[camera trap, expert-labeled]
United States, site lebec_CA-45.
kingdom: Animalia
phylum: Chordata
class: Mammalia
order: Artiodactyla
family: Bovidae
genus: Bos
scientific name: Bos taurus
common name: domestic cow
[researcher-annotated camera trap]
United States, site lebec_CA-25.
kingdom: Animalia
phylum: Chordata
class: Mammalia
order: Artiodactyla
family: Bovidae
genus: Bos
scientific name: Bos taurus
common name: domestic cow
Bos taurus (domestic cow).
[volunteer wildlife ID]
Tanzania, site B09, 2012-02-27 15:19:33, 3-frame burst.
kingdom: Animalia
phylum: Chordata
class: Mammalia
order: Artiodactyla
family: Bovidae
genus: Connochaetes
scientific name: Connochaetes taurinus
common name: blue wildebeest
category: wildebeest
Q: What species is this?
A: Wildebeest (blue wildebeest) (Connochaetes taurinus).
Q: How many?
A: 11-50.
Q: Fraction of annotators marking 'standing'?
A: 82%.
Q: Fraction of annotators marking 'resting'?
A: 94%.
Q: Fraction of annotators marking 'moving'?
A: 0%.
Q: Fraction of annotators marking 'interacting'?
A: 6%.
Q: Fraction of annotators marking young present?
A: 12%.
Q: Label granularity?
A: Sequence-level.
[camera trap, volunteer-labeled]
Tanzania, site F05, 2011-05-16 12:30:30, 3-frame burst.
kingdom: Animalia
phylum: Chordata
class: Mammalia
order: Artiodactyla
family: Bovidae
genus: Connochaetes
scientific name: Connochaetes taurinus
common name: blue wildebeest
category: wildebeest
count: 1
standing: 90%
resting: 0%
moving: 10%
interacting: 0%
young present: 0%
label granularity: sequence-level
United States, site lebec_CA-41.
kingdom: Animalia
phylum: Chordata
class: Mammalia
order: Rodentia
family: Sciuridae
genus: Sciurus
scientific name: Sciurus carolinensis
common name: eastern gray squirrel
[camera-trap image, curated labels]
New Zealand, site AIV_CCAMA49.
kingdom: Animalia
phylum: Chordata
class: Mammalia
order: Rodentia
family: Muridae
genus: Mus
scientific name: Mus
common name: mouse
------------------------------------------------
Should a line in the material contain "moving", copy it.

### Exercise answer
Q: Fraction of annotators marking 'moving'?
moving: 10%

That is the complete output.